I say pick one and run with it.  A community can certainly offer (and would be doing a dis-service not offering) both services, but not using the same person.

You want to run 911?  I need you also swim certified, low angle rescue certified and in haz mat and active shooter training.  I need to put you in harm’s way.

You want to do Community Paramedicine?  I need you back in school. Advanced A&P, pharmacology, psych, social work, community planning, administration and education and none of this community college stuff, I need you in the cadaver lab with the pre meds.

Two distinct professions can emerge from our little trade house if we want it enough but back to the original comment from Garrett, no, I don’t think buying my own LifePack 30 (Are we up to the 30 yet?) will make me part of a Profession.

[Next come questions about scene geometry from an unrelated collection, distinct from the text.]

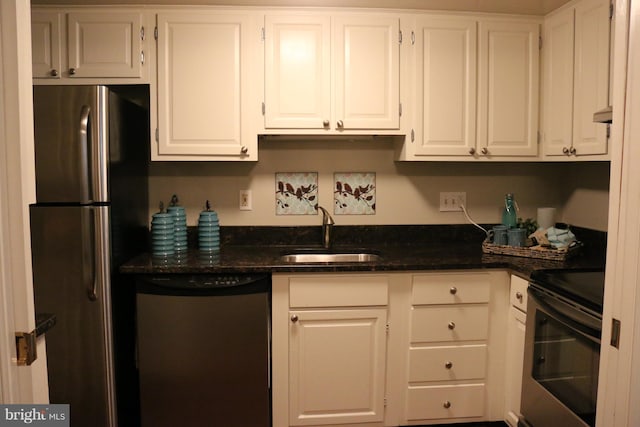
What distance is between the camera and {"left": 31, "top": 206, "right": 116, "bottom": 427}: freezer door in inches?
78.4

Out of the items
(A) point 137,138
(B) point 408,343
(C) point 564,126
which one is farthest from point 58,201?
(C) point 564,126

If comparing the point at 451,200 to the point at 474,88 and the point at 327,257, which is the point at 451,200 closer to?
the point at 474,88

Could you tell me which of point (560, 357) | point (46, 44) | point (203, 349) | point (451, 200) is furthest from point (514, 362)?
point (46, 44)

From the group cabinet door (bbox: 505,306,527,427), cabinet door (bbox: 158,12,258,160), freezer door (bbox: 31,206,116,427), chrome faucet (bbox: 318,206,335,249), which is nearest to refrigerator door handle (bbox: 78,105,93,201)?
freezer door (bbox: 31,206,116,427)

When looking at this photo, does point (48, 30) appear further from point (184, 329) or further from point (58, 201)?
point (184, 329)

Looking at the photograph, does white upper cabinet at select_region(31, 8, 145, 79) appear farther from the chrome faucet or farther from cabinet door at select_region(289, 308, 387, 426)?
cabinet door at select_region(289, 308, 387, 426)

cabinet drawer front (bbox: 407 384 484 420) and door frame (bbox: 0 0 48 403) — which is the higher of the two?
door frame (bbox: 0 0 48 403)

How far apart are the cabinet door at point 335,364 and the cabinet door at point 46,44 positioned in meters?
1.66

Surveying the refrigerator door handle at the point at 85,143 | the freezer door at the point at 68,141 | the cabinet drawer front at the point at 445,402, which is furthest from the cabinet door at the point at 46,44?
the cabinet drawer front at the point at 445,402

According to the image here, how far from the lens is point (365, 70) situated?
238cm

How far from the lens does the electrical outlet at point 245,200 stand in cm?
268

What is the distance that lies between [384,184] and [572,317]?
4.28 feet

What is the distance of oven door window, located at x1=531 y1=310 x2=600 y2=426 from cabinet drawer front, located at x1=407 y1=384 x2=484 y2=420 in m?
0.40

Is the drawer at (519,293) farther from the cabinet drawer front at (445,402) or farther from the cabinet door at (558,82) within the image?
the cabinet door at (558,82)
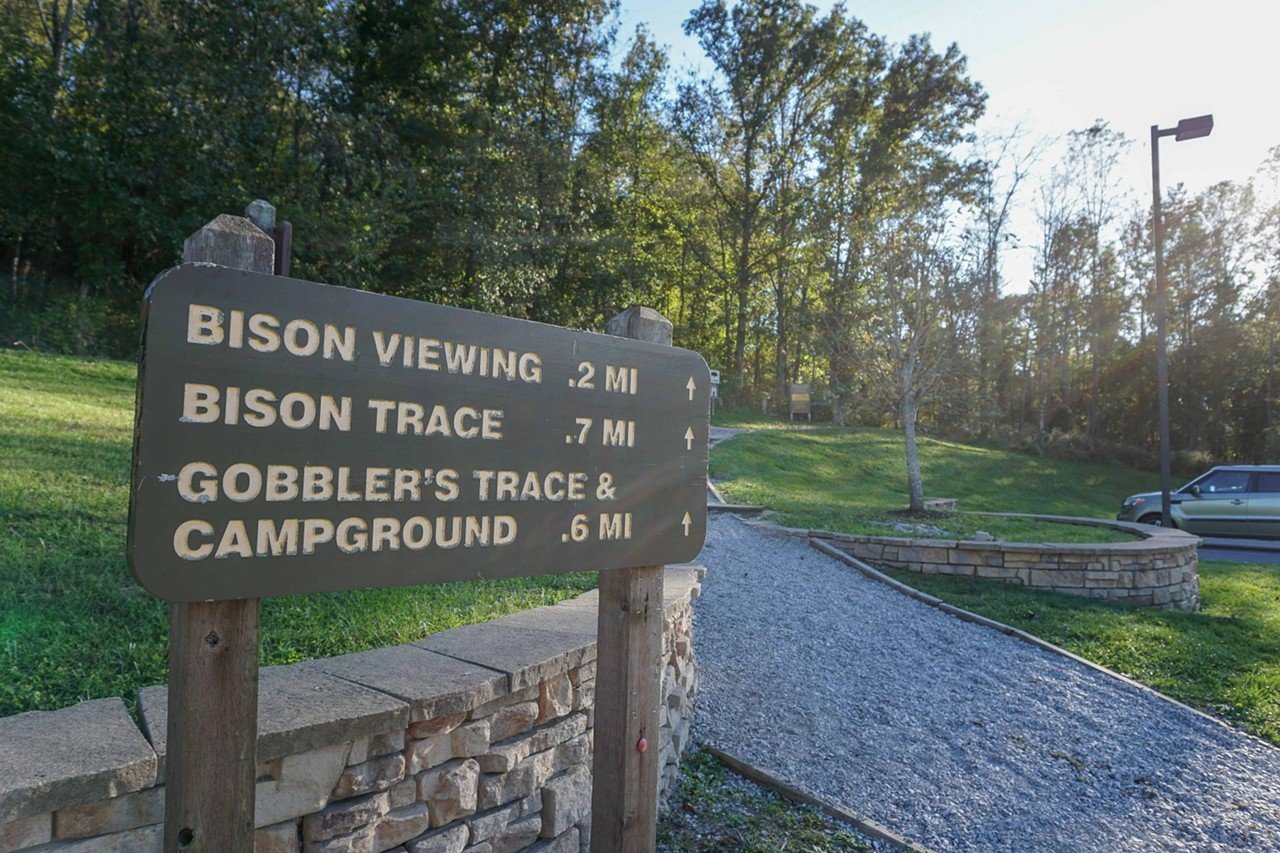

Only I can do that by lifting up my co-workers, my agency and my passion for patient care.  I would hope we are all doing the same.

What do you think of Garret’s thought?  Will being able to order a monitor, ambulance and medications, the tools of our trade, allow us to become a profession?  If so, how? If not, why not?

Tell me in the comments.

A House Divided…

Not a political post, just thinking about firing up the EMS 2.0 machine again here in my home system.  This speech keeps coming to mind.

An excerpt from Senator Lincoln’s Speech to the Illinois Legislature in 1853:

If we could first know where we are, and whither we are tending, we could then better judge what to do, and how to do it.

We are now far into the fifth year, since a policy was initiated, with the avowed object, and confident promise, of putting an end to slavery agitation.

Under the operation of that policy, that agitation has not only, not ceased, but has constantly augmented.

In my opinion, it will not cease, until a crisis shall have been reached, and passed.

“A house divided against itself cannot stand.”

I believe this government cannot endure, permanently half slave and half free.

I do not expect the Union to be dissolved — I do not expect the house to fall — but I do expect it will cease to be divided.

It will become all one thing or all the other.”